WHAT YOU WILL DO -
Copy every line of text in the material below word for word, leaving out the pictures.

DATA FOR THIS TASK -

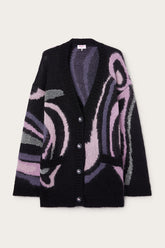 Oversized Cardigan with Marmo Inlay
WOMAN Pucci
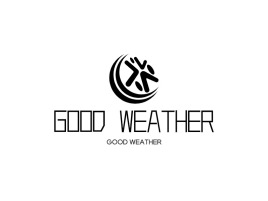 Good weatherlogo标志PPT模板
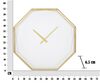 Orologio parete a forma di ottagono grande 56cm  40615 - foto 5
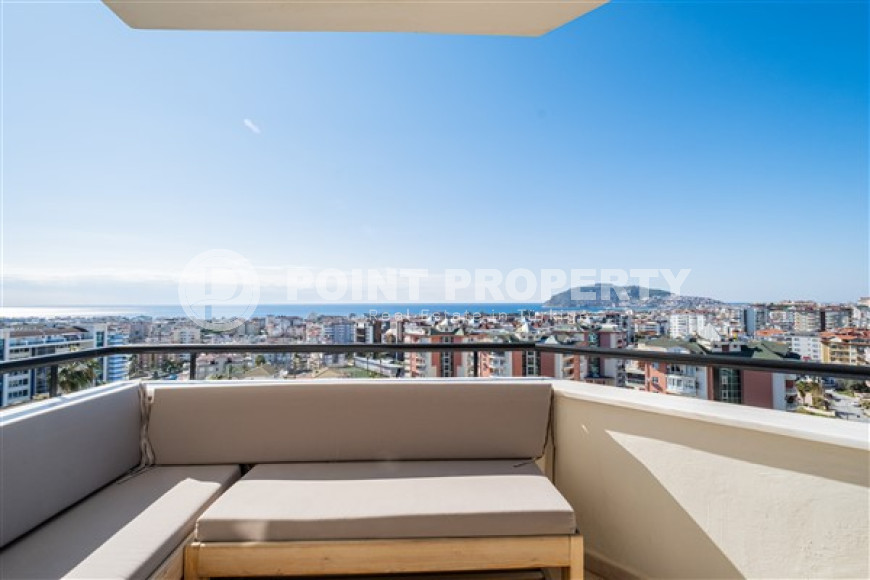 Трёхкомнатная квартира 95 м2 с красивым интерьером в районе Джикджилли-id-3504-фото-14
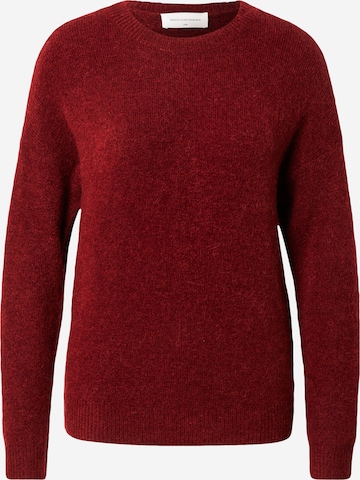 raudona MSCH COPENHAGEN Megztinis 'Festina Hope': priekis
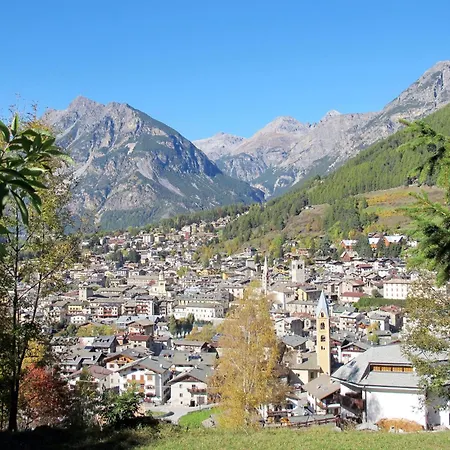 Monte Confinale Terrace View By Interhome Bormio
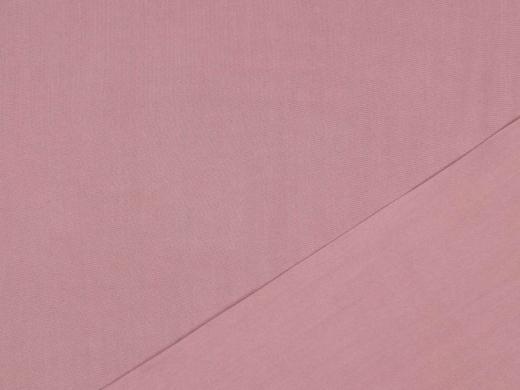 Viskose uni - dark blush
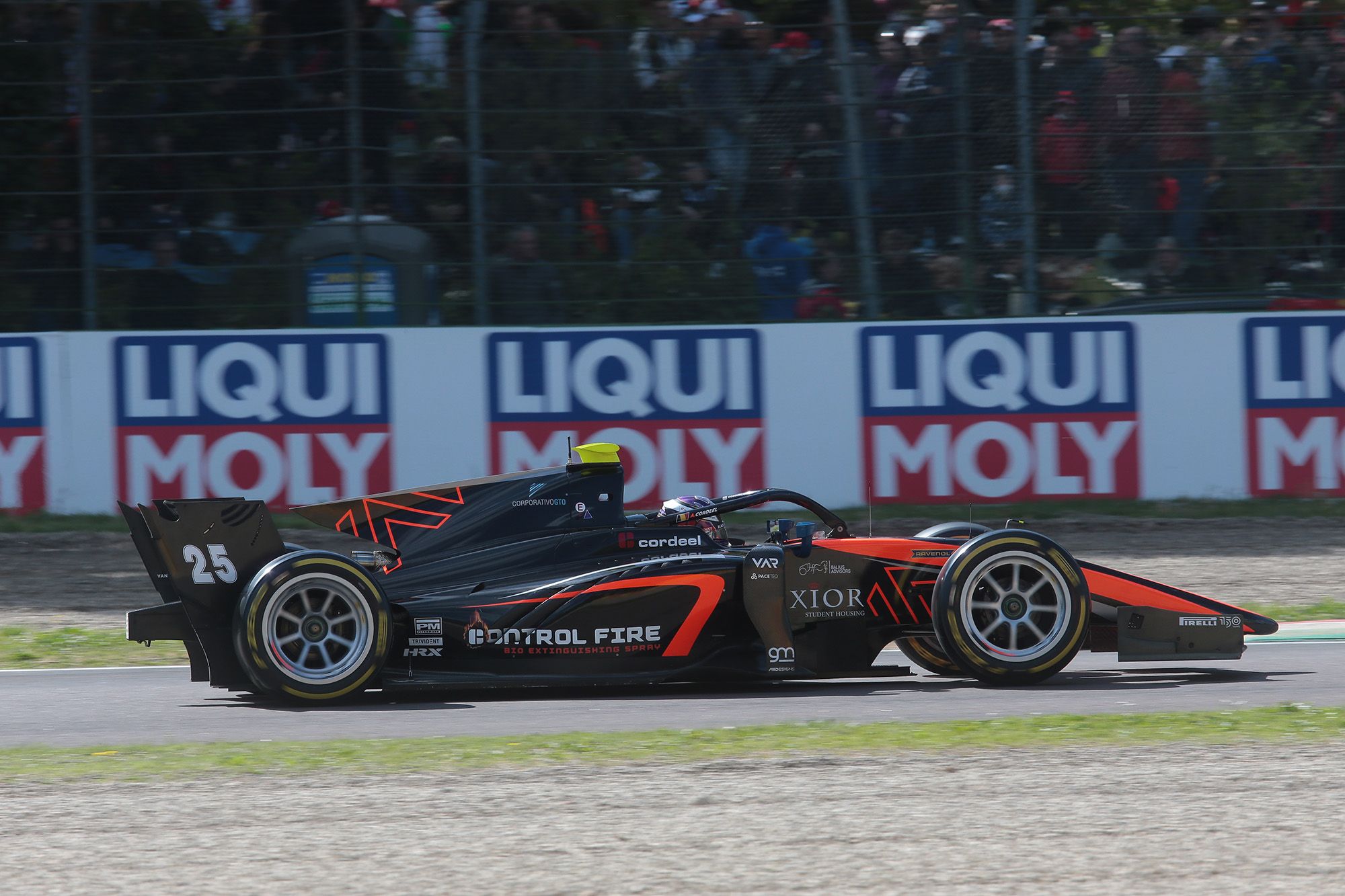 F2 Imola Pourchaire vainqueur de la course longue, pénalités pour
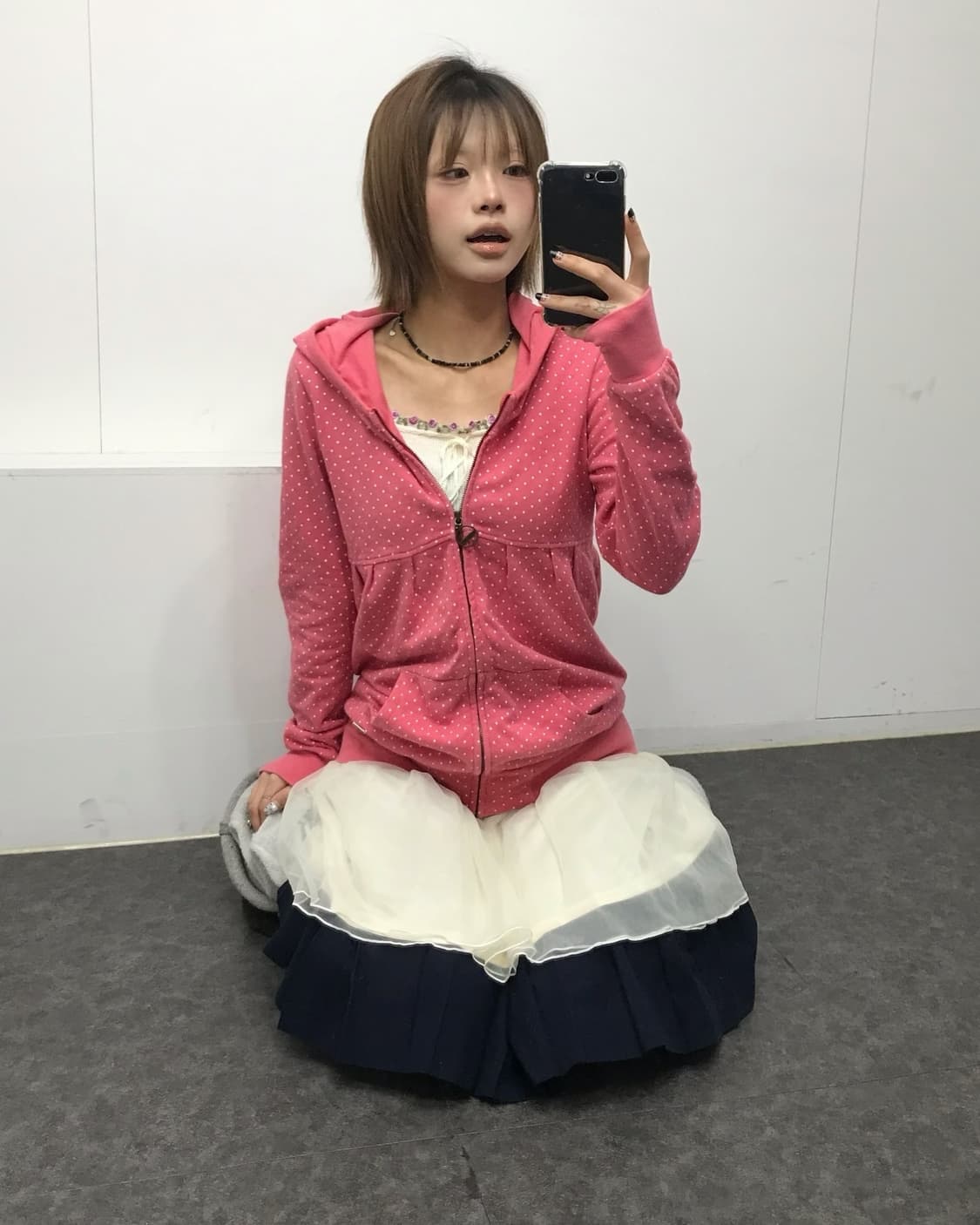 𖤐딸기우유 러블리걸 코디 set𖤐  상품이미지4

YOUR SOLUTION -
 Oversized Cardigan with Marmo Inlay
WOMAN Pucci
 Good weatherlogo标志PPT模板
 Orologio parete a forma di ottagono grande 56cm  40615 - foto 5
 Трёхкомнатная квартира 95 м2 с красивым интерьером в районе Джикджилли-id-3504-фото-14
 raudona MSCH COPENHAGEN Megztinis 'Festina Hope': priekis
 Monte Confinale Terrace View By Interhome Bormio
 Viskose uni - dark blush
 F2 Imola Pourchaire vainqueur de la course longue, pénalités pour
 𖤐딸기우유 러블리걸 코디 set𖤐  상품이미지4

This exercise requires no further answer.